● **Your objective**:
Duplicate, word for word, the stretch of material from the line containing "Sjónvarps- og/eða afþreyingartæki" through the line containing "Another angle of", both lines included.

● **Task data**:
■ ■ ■ ■ ■ ■ ■

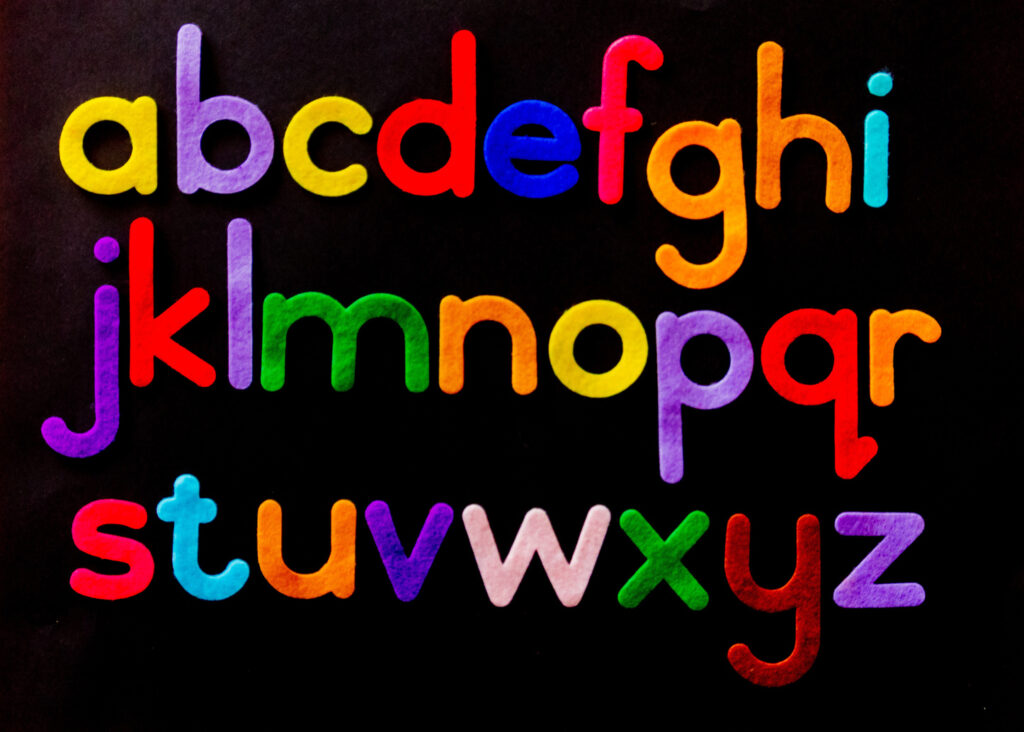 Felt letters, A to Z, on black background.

■ ■ ■ ■ ■ ■ ■

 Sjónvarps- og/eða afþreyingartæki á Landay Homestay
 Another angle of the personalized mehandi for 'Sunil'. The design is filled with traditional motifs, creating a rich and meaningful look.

■ ■ ■ ■ ■ ■ ■

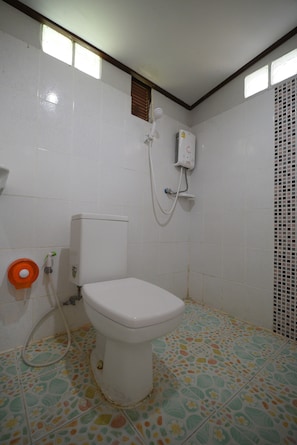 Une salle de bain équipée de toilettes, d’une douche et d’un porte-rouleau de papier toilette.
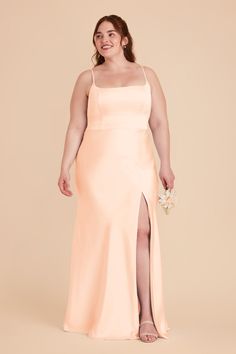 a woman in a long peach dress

■ ■ ■ ■ ■ ■ ■

● **Answer space**:
 Sjónvarps- og/eða afþreyingartæki á Landay Homestay
 Another angle of the personalized mehandi for 'Sunil'. The design is filled with traditional motifs, creating a rich and meaningful look.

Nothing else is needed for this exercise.